1/07/2016 05:30:00 AM RED Production 0 Comments


Teks & Photo: Denny

Mengenal sosok Theo Steven, sosok pria dewasa dengan tubuh yang proporsional tetap energik dan sehat di usianya yang sudah berkepala tiga pasti membuat siapa saja yang melihatnya akan terpana dan kagum. Sebagai manager di sebuah pusat kebugaran, Theo begitu sapaan akrabnya, menjaga kebugaran tubuh adalah hal yang wajib ia lakukan. 

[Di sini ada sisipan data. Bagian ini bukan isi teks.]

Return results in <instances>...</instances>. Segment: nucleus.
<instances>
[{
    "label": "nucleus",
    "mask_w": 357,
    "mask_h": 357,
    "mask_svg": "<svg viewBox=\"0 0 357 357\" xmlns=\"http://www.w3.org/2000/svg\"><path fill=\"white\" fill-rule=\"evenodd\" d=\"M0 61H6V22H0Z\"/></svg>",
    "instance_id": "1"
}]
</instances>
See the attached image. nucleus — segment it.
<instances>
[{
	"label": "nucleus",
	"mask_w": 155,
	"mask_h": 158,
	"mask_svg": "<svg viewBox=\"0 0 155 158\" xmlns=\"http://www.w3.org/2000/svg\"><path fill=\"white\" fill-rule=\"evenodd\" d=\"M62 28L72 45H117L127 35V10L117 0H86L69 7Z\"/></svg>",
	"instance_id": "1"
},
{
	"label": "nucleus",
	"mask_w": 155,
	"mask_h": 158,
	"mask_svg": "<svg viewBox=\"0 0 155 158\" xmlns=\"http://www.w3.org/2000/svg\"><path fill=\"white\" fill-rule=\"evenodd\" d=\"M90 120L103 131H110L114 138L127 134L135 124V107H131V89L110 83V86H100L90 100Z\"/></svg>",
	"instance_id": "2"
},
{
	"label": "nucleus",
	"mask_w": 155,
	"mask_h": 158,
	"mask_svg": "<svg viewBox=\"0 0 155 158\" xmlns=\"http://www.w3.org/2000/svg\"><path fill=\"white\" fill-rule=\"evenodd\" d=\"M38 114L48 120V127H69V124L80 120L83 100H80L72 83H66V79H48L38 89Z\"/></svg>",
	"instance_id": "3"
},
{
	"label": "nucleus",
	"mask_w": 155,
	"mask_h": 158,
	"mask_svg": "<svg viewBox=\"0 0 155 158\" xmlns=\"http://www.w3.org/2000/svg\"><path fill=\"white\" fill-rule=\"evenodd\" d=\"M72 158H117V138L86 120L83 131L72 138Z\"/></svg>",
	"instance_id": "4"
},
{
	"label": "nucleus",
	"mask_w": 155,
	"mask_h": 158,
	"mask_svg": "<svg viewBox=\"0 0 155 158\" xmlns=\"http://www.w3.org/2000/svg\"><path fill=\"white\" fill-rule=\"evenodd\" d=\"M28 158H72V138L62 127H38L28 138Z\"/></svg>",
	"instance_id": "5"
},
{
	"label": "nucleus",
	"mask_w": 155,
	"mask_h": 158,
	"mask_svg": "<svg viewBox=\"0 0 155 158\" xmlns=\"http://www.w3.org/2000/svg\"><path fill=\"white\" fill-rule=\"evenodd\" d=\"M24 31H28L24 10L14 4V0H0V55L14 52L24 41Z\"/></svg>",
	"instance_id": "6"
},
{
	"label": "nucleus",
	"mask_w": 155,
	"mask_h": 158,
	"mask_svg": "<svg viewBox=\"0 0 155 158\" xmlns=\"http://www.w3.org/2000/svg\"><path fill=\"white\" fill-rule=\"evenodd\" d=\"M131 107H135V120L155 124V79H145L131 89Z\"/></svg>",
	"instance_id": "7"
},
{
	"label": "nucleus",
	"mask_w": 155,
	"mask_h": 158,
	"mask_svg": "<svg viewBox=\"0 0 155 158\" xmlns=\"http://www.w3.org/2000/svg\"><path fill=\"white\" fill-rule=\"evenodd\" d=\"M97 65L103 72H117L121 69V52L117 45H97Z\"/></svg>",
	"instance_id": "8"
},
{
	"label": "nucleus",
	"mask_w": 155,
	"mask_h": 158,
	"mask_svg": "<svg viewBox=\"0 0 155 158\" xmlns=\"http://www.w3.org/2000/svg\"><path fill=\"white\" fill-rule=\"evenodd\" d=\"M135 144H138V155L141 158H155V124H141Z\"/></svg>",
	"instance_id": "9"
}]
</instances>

“Selain bertanggung jawab terhadap fitness centre ini saya juga menjadi seorang personal trainer, sebagai seorang PT saya dituntut untuk bisa menjaga tubuh saya dan apa yang ada pada saya harus bisa menginspirasi orang lain menjadi terpicu untuk semangat latihan agar badan mereka tetap sehat dan bisa mencapai goal yang diinginkan.” Ujar Theo yang hobi dengan basket ini. 

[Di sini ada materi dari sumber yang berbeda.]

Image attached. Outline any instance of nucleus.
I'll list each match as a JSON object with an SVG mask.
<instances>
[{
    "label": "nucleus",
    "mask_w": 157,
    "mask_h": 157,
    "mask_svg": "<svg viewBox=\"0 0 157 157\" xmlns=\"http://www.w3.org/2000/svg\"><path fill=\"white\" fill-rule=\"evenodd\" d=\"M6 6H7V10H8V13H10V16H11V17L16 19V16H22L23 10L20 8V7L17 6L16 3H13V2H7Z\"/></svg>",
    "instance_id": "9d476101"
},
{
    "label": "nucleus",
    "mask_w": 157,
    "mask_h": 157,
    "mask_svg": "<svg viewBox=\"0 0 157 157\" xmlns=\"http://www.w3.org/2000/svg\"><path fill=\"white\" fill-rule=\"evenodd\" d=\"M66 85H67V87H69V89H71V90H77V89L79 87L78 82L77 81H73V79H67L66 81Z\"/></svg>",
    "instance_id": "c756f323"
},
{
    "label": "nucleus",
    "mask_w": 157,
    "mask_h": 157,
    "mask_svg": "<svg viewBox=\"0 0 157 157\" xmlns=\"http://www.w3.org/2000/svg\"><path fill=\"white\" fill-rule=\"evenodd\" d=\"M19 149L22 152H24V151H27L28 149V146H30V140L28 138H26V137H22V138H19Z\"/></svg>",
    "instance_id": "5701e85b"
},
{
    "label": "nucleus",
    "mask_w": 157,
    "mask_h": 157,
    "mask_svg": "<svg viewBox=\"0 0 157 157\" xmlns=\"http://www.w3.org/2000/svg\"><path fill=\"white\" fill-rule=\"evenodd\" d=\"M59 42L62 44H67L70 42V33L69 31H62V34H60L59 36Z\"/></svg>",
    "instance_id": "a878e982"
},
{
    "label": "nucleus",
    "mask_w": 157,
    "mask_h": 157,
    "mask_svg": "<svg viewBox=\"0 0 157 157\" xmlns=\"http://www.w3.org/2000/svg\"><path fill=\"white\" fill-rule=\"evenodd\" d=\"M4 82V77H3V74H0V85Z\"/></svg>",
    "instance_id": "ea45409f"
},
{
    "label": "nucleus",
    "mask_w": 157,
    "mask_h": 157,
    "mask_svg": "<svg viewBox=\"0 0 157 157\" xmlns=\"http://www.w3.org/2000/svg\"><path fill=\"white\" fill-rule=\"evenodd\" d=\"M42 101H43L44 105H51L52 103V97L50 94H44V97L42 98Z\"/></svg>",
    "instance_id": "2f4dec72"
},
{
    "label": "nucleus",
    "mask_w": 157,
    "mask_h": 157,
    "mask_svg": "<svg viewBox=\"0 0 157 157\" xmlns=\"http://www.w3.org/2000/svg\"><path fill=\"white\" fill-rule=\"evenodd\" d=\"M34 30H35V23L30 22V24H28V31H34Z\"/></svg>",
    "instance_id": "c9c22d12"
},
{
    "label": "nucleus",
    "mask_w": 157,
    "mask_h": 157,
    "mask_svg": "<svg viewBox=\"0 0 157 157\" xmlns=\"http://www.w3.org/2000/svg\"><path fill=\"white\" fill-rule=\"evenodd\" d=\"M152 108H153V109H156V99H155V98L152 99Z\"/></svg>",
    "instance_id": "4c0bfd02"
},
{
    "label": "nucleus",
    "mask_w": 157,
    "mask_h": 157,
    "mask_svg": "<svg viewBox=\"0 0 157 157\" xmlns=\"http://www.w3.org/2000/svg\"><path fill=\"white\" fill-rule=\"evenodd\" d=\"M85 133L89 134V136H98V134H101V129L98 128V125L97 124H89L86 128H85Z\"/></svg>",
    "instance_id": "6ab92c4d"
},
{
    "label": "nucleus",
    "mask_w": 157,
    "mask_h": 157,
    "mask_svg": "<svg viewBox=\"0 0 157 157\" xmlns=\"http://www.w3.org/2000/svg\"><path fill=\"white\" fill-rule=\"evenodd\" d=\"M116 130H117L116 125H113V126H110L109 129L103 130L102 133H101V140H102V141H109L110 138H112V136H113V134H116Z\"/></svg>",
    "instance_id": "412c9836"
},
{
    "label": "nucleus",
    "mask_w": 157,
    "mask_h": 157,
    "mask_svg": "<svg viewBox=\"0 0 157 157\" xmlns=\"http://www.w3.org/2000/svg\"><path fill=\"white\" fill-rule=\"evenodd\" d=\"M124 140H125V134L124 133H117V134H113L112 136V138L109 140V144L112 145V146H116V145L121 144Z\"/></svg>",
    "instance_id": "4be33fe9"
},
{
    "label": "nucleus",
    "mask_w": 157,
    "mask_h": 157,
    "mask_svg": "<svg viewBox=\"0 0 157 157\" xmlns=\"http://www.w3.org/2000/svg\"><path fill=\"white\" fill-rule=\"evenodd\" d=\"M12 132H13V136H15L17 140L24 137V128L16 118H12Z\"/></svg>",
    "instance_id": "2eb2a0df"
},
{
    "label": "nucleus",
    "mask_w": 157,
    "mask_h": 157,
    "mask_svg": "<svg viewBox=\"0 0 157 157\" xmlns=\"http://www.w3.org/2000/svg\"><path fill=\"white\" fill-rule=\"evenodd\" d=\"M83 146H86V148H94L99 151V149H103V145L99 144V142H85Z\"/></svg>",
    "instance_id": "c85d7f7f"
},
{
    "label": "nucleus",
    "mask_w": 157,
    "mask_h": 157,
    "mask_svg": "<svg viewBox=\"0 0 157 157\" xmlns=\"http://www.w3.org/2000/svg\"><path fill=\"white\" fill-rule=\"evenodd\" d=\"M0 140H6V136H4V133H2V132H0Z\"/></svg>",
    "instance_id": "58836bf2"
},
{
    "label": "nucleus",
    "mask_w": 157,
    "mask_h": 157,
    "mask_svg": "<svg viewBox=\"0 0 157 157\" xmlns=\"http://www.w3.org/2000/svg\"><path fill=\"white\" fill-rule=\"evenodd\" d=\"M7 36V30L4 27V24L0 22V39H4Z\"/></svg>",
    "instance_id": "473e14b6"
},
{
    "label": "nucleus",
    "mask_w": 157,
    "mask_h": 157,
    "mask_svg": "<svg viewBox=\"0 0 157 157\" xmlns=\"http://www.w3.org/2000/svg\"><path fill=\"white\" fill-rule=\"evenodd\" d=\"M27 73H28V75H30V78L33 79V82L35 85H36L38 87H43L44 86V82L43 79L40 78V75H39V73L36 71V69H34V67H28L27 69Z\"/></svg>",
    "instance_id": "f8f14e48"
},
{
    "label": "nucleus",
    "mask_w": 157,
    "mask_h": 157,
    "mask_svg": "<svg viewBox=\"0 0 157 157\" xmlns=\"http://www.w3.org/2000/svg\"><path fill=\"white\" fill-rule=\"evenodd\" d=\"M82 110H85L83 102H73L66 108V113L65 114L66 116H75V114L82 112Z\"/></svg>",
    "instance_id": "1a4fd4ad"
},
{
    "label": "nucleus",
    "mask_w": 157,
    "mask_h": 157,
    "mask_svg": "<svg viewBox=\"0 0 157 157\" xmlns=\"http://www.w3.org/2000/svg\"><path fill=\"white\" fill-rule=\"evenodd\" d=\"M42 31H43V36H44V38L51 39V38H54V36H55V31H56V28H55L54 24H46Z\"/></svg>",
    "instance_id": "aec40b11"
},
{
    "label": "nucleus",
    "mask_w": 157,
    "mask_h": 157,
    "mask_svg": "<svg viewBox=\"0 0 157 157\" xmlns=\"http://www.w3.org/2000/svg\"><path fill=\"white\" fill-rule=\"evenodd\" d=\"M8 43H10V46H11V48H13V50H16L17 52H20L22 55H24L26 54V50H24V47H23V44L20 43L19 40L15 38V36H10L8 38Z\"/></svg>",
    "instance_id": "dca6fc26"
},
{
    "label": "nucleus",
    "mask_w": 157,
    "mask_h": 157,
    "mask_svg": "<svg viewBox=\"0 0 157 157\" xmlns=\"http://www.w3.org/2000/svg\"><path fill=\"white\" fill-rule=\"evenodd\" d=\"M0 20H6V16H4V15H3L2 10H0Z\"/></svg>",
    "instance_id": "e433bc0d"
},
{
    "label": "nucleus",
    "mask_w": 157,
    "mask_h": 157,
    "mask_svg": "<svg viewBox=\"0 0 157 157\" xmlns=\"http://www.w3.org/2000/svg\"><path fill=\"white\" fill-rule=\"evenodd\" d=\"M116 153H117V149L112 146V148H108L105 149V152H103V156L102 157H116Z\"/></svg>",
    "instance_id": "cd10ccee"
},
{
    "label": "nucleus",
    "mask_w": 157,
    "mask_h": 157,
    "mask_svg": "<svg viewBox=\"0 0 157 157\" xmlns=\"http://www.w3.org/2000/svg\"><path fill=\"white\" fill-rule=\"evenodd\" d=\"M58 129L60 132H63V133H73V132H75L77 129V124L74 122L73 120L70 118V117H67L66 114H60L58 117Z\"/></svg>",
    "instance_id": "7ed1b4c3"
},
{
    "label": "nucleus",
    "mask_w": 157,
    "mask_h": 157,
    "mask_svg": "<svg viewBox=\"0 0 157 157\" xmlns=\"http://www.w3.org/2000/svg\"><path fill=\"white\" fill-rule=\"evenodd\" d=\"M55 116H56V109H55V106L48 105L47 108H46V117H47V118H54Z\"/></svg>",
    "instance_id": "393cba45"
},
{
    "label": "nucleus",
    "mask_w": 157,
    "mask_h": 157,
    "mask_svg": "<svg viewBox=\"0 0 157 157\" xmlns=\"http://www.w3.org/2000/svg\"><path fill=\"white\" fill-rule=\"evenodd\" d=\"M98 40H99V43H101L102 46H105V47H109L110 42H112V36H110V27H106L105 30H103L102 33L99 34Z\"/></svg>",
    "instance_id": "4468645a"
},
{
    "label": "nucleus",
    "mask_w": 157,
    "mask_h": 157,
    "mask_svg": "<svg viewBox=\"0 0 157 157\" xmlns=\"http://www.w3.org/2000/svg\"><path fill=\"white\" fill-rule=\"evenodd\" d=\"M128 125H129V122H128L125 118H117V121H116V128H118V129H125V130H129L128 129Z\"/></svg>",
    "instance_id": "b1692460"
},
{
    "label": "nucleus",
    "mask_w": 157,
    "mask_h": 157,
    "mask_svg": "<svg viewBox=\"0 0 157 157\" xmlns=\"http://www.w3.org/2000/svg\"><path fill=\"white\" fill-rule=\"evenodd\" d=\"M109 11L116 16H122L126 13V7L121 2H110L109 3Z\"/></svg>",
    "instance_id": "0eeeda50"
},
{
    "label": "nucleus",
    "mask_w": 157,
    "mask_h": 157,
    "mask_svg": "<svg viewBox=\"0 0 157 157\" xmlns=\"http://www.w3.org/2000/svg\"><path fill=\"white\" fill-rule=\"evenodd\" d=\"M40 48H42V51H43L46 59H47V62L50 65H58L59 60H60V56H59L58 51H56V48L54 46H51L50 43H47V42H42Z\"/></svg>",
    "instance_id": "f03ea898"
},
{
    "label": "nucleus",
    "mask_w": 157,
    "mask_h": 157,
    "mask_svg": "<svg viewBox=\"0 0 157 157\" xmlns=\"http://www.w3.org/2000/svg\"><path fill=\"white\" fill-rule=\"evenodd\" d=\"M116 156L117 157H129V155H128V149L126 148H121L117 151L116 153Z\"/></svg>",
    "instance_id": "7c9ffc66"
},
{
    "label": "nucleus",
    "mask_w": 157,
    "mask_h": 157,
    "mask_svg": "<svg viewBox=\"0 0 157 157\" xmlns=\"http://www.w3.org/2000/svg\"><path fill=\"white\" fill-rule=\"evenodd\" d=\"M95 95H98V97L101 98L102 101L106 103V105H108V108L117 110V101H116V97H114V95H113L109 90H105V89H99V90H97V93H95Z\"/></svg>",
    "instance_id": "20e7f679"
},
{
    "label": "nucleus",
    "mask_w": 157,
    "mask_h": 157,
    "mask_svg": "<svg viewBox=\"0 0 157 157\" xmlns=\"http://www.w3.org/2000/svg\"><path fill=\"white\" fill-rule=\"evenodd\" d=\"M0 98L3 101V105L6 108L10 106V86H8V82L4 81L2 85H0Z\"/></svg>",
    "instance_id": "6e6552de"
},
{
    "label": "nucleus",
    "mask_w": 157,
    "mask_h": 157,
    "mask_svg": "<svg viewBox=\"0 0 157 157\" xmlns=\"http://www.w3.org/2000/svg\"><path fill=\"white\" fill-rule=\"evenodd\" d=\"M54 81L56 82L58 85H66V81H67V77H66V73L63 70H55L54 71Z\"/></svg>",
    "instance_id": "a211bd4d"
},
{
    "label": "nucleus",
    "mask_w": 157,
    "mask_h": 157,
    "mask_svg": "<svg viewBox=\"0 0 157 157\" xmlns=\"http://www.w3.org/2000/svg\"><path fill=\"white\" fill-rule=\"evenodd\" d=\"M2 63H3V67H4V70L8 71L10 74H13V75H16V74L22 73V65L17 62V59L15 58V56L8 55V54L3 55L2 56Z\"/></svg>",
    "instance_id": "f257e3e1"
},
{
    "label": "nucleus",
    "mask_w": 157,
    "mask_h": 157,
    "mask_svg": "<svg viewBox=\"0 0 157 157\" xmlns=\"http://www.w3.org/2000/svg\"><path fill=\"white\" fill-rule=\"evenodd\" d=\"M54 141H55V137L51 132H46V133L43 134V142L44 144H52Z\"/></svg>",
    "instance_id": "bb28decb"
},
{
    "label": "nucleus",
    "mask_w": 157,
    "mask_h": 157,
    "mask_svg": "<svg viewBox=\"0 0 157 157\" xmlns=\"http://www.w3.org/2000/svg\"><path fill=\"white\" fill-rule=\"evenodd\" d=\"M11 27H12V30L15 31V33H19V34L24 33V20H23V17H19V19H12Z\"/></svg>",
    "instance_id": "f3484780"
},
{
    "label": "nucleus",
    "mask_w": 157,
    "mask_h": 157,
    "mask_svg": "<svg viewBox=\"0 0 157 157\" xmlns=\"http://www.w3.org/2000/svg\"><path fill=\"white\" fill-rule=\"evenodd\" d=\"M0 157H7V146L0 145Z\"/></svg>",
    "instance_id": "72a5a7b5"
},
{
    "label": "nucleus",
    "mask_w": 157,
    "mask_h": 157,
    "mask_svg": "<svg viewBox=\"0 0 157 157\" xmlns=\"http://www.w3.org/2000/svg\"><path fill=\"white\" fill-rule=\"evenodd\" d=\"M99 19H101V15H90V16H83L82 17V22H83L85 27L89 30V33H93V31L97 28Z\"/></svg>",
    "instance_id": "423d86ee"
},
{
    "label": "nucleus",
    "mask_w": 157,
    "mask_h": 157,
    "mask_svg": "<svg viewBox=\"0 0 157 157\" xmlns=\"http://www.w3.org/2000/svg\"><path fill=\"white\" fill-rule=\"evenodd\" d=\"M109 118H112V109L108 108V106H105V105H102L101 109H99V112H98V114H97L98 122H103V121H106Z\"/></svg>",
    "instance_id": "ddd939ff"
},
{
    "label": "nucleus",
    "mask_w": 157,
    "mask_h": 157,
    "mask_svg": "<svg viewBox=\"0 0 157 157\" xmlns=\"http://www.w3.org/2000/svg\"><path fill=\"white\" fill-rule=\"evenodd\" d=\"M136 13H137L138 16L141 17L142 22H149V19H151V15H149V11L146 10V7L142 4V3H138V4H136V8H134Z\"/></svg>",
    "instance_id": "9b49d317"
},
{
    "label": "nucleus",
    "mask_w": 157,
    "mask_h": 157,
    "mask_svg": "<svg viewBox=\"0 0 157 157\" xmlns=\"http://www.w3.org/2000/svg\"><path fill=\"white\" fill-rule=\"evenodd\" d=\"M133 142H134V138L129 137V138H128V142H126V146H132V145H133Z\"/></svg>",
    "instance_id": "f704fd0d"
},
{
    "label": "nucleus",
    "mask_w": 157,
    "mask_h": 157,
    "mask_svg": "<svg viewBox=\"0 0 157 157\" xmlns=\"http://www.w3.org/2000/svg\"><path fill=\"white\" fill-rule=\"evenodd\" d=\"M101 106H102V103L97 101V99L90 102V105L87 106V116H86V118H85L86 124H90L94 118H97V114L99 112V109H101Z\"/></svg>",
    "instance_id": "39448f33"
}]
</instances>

Paras tampannya membuatnya juga dikenal sebagai model iklan untuk beberapa produk, mantan finalis L-Men Of The Year 2005 ini mengaku, menekuni bidang fitness sejak ia duduk dibangku kuliah, “Saya memang suka dengan olahraga termasuk fitness sejak tahun 2003 silam. Setelah itu saya mencoba peruntungan saya mengikuti ajang LOTY 2015 dan Puji Tuhan bisa masuk sampai grand finalist.” Ujar pria dengan tinggi 178cm ini. 

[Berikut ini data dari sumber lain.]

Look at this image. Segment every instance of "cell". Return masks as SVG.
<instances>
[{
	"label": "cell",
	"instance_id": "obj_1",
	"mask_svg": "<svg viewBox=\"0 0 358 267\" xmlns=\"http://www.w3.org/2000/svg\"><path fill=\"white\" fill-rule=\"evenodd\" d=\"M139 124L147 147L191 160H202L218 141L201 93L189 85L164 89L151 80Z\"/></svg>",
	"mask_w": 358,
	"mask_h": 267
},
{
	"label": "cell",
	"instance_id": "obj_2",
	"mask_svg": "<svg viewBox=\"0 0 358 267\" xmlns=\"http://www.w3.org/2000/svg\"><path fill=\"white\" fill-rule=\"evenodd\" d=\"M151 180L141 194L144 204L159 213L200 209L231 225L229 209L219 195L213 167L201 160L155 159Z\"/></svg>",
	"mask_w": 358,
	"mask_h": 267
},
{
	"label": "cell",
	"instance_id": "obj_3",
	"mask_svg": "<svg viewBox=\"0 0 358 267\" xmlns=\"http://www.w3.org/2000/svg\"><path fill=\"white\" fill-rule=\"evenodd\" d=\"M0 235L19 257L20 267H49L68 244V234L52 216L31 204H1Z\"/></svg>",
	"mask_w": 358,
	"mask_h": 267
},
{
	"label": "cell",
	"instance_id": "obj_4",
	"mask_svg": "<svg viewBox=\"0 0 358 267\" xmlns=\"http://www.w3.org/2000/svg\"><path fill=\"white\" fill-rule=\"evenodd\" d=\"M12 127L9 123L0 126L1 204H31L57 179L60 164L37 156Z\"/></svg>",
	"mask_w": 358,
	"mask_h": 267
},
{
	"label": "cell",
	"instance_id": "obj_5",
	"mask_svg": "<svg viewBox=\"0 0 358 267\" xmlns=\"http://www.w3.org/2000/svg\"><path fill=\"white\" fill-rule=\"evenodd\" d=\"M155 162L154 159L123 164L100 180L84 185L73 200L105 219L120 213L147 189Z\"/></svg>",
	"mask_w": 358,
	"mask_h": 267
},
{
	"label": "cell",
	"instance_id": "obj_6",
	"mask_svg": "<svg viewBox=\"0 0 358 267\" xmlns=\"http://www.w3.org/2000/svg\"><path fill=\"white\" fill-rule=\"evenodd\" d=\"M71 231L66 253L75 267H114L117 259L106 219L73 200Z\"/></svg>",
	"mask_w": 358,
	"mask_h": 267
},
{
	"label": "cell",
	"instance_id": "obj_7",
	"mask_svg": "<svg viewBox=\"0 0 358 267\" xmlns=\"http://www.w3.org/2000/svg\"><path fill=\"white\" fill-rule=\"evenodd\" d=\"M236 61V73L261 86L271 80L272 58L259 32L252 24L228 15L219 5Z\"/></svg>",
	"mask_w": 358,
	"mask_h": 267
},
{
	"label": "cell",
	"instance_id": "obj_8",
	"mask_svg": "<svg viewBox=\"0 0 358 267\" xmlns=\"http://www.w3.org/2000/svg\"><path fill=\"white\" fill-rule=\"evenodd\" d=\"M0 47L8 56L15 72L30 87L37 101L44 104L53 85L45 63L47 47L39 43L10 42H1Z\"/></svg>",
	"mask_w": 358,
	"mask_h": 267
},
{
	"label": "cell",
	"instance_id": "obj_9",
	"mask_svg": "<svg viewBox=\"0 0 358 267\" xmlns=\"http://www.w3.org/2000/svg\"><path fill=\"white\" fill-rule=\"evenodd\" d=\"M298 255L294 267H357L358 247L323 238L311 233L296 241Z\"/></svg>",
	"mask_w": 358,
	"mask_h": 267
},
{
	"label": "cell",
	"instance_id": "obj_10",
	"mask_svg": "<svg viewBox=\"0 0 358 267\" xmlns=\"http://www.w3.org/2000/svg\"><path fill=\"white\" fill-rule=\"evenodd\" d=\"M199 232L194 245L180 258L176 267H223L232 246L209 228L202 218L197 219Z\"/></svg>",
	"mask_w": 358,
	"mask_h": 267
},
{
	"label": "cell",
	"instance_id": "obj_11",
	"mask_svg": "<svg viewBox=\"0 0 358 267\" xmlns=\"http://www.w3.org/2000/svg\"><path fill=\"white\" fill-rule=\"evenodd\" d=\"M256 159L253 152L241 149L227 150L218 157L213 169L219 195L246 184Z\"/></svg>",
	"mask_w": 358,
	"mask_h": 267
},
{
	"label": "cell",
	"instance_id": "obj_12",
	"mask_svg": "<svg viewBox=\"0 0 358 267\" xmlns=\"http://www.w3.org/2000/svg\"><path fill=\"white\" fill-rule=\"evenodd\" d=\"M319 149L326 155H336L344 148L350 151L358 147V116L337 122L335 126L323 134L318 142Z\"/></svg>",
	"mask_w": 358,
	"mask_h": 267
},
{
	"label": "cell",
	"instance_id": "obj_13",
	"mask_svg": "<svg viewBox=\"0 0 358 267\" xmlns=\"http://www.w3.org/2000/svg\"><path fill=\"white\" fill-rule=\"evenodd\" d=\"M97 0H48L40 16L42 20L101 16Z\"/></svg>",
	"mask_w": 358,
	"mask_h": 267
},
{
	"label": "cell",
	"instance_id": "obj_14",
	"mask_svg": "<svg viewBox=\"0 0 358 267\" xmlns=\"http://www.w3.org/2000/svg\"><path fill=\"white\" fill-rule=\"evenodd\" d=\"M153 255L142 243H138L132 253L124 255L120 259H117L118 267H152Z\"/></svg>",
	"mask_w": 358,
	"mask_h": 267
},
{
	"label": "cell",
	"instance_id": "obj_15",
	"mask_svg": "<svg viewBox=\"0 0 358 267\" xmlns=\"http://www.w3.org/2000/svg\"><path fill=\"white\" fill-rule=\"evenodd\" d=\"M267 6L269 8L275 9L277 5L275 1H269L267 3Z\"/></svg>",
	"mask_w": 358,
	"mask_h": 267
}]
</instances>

Fitness bagi sebagian orang menjadi kebutuhan pokok karena kesadaran mereka untuk menjaga kesehatan, namun bagi sebagian orang fitness hanya dijadikan tempat gaul dan hanya mengikuti trend. Theo beranggapan hal itu sah-sah saja. “Bagi saya itu sah-sah saja, setiap orang pasti punya alasan masing-masing, tapi biasanya dari situ akan terpacu juga untuk serius. Setelah mereka coba dan sering melihat sesama pengunjung fitness yang berbadan bagus pasti akan tertarik untuk bisa seperti orang tersebut. Walaupun tidak menutup kemungkinan banyak juga orang yang ikut fitness hanya karena ingin bertemu teman, seperti di tempat fitness centre dimana saya bekerja, banyak diantara mereka yang juga memiliki membership di tempat lain, artinya fitness sudah bukan hanya menjadi trend tapi juga kebutuhan.”